Search the material for "Wales" and copy each line in which it is found.

Material for the task:
--------------------------------------------------
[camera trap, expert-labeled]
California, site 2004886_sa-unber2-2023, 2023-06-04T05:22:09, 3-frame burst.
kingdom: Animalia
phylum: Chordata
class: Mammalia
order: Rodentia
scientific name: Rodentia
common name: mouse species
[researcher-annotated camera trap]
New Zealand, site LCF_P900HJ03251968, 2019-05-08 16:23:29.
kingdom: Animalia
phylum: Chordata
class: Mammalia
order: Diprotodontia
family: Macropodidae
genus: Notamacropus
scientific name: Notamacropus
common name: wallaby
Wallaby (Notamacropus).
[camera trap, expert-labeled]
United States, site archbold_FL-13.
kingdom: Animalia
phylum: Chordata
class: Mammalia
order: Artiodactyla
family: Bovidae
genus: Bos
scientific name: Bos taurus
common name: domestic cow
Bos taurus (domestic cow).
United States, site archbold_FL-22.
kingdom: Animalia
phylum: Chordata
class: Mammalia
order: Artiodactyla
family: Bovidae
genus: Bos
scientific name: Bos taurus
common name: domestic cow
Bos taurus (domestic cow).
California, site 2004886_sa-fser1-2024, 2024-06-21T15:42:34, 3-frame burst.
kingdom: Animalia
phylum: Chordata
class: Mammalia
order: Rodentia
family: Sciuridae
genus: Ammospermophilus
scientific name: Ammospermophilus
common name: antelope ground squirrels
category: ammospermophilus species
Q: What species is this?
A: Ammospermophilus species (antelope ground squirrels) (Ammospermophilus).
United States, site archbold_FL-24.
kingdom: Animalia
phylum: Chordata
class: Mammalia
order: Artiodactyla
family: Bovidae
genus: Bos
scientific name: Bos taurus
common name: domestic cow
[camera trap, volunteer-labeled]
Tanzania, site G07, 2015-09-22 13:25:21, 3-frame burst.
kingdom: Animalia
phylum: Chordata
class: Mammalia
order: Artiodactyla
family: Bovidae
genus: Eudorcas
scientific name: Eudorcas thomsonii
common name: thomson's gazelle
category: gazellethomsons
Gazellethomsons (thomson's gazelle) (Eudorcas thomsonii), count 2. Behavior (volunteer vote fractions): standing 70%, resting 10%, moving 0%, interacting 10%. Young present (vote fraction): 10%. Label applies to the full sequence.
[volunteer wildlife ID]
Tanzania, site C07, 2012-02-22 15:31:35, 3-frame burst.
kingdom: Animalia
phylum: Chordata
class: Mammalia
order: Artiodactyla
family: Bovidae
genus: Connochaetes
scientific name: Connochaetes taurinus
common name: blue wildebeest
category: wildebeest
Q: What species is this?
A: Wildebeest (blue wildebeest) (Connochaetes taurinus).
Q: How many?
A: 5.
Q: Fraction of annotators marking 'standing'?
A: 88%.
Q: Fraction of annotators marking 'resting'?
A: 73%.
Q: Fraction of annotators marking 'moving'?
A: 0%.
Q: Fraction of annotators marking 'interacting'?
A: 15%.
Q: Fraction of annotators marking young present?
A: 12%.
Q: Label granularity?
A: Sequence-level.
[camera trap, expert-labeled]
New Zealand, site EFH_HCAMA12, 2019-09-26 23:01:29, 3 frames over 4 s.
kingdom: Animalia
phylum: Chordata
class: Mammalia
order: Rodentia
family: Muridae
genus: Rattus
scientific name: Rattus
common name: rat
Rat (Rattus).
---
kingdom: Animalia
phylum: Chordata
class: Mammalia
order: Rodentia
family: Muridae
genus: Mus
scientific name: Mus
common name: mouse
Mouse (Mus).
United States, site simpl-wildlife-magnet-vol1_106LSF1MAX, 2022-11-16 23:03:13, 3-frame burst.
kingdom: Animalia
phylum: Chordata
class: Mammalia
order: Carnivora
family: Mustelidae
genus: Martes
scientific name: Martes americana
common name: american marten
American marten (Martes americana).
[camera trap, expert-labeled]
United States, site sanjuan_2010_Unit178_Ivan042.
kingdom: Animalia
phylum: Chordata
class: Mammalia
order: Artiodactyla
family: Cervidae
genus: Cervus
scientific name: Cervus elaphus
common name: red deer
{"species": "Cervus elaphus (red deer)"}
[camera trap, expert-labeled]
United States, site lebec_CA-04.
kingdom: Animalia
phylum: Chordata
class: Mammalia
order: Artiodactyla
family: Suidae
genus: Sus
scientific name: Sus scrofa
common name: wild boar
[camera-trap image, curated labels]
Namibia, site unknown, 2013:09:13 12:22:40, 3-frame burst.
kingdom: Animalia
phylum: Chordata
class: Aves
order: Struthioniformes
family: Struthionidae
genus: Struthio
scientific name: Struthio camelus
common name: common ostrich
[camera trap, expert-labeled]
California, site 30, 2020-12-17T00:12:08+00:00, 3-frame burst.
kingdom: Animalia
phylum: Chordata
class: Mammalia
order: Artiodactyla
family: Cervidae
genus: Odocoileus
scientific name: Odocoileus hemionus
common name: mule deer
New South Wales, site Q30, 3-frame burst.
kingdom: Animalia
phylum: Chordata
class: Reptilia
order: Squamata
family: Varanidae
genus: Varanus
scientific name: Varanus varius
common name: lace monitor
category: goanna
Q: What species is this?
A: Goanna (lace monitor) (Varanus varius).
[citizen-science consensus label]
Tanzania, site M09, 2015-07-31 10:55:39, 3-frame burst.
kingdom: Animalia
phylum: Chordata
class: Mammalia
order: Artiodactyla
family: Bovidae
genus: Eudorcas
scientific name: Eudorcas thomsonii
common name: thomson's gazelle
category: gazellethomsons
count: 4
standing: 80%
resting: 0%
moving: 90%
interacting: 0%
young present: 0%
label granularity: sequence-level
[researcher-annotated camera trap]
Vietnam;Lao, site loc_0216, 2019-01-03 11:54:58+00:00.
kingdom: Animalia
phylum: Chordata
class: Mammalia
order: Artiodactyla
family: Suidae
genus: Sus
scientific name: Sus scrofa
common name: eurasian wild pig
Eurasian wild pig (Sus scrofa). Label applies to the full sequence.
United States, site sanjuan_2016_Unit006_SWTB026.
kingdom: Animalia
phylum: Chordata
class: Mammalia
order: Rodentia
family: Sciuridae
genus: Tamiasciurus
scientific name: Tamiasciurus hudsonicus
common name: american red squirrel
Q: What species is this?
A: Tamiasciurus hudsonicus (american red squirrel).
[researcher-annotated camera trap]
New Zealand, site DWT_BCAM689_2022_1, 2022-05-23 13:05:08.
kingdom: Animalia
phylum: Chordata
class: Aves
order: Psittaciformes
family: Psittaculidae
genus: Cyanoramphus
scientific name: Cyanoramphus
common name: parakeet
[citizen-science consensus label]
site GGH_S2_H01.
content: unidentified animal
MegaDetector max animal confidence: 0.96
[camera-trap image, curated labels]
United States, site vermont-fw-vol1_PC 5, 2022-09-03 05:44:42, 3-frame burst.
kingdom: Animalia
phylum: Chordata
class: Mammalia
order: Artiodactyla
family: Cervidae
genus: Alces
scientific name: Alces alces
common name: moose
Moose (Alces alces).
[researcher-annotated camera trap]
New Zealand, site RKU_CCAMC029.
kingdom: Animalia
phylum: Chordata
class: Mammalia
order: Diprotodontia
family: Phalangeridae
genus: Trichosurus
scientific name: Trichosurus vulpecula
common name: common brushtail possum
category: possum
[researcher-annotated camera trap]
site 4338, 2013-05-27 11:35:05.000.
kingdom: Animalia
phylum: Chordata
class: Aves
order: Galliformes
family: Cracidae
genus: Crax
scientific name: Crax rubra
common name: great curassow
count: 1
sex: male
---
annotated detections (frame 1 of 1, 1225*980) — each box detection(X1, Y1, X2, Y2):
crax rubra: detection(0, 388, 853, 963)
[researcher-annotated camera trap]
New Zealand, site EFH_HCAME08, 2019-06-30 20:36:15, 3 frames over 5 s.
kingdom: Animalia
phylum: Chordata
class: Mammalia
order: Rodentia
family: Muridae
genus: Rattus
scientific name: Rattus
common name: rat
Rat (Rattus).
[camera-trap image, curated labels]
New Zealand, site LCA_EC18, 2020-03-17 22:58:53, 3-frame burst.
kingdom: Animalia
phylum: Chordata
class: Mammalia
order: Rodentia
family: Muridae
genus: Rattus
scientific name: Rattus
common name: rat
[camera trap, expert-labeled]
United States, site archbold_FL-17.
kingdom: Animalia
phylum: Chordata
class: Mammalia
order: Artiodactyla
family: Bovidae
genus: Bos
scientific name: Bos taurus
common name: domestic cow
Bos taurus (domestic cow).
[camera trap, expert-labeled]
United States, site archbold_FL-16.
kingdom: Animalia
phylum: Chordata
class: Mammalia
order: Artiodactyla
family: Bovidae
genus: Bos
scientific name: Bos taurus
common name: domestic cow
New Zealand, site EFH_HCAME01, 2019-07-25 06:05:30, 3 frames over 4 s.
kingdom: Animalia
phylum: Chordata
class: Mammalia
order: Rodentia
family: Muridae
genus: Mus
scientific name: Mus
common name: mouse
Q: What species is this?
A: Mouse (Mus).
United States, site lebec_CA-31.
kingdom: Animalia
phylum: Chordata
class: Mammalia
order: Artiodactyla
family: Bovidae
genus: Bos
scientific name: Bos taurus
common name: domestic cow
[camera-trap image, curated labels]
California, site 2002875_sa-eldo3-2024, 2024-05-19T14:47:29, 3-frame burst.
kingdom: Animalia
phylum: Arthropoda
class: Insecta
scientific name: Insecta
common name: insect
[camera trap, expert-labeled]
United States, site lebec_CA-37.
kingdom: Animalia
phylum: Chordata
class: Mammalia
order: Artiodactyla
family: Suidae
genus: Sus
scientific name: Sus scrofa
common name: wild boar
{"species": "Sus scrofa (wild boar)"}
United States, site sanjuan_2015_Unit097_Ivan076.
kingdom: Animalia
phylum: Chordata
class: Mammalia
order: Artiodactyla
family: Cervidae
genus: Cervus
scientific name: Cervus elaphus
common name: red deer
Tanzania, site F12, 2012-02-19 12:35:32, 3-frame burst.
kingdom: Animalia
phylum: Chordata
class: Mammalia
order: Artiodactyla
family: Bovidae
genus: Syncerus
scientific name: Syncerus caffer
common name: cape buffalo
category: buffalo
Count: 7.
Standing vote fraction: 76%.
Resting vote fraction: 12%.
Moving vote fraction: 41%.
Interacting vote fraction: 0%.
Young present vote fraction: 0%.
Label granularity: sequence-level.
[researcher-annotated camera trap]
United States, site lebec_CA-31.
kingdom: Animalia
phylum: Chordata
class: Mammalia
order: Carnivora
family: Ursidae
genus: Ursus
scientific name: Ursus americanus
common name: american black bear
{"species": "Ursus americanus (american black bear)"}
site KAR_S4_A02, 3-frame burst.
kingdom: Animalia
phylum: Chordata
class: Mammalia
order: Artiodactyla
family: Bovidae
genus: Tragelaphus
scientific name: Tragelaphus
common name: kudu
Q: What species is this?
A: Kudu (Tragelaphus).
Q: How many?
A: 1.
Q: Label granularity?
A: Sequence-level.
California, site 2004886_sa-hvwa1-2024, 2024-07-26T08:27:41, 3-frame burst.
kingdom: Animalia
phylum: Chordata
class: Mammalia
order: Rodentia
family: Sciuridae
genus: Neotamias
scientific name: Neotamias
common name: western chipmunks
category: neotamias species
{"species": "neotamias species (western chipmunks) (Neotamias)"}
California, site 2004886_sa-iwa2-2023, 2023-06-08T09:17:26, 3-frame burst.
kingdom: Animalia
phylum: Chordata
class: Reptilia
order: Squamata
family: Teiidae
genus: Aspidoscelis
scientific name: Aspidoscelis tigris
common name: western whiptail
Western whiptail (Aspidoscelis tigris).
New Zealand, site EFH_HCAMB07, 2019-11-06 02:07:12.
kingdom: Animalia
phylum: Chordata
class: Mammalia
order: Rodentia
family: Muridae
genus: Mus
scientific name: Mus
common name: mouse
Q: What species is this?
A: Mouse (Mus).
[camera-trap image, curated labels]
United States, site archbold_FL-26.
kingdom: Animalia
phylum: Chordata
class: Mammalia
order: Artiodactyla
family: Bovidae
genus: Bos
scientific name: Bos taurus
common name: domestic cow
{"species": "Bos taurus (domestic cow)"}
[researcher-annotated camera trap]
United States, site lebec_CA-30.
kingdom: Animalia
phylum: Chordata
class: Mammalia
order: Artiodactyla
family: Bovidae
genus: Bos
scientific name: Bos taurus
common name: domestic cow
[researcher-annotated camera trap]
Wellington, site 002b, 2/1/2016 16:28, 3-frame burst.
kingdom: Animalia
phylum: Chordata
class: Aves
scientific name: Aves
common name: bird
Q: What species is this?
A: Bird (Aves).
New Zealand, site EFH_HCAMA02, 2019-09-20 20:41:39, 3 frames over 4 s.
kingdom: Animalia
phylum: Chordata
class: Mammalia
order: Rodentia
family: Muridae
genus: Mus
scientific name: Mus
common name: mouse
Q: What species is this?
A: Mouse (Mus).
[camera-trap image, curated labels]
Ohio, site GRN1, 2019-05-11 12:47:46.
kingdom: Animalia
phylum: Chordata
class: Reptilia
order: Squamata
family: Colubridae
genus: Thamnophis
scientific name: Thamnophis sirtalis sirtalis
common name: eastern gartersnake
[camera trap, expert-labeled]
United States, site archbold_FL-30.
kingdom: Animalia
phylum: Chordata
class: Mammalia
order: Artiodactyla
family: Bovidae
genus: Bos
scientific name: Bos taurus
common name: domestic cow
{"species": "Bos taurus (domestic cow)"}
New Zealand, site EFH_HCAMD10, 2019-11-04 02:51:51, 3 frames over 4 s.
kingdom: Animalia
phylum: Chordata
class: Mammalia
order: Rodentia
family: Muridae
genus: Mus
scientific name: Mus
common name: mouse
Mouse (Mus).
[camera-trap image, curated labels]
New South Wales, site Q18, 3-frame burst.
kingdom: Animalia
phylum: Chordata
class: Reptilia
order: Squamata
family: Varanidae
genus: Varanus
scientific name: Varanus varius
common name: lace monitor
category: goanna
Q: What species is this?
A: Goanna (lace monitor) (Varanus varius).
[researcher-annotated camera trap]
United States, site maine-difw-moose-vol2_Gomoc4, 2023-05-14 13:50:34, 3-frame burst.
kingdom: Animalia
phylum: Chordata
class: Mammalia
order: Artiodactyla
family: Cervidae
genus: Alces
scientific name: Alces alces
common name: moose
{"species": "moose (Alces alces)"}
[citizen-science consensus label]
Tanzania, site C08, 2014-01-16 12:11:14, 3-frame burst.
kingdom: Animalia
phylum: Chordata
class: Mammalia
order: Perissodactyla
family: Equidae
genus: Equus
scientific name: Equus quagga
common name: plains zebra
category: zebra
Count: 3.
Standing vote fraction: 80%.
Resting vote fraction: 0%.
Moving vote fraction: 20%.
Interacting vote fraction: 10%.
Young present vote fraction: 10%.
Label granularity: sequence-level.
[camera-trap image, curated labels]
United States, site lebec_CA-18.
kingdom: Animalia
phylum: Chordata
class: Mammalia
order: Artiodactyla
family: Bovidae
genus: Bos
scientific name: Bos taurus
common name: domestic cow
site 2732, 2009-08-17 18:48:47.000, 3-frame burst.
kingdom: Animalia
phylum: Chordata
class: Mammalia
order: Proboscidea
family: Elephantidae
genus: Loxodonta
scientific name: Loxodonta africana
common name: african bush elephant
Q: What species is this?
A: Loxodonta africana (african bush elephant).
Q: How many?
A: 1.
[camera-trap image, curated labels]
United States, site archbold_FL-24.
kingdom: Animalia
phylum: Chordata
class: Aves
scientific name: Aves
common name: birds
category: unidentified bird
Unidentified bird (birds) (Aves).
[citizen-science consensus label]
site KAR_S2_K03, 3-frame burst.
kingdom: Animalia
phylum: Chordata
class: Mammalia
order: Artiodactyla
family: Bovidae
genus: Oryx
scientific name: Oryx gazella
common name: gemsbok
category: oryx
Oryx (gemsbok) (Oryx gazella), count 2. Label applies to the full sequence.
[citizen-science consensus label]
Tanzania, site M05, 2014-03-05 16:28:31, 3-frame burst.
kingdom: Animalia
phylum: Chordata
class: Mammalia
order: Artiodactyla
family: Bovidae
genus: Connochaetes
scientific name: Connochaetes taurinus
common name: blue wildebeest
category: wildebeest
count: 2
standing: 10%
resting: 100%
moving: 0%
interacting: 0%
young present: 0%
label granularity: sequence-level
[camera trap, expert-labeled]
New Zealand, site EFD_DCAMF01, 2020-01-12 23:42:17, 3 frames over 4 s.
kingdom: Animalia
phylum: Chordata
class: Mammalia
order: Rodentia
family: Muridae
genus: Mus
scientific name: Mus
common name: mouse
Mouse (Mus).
--------------------------------------------------
Solved exercise:
New South Wales, site Q30, 3-frame burst.
New South Wales, site Q18, 3-frame burst.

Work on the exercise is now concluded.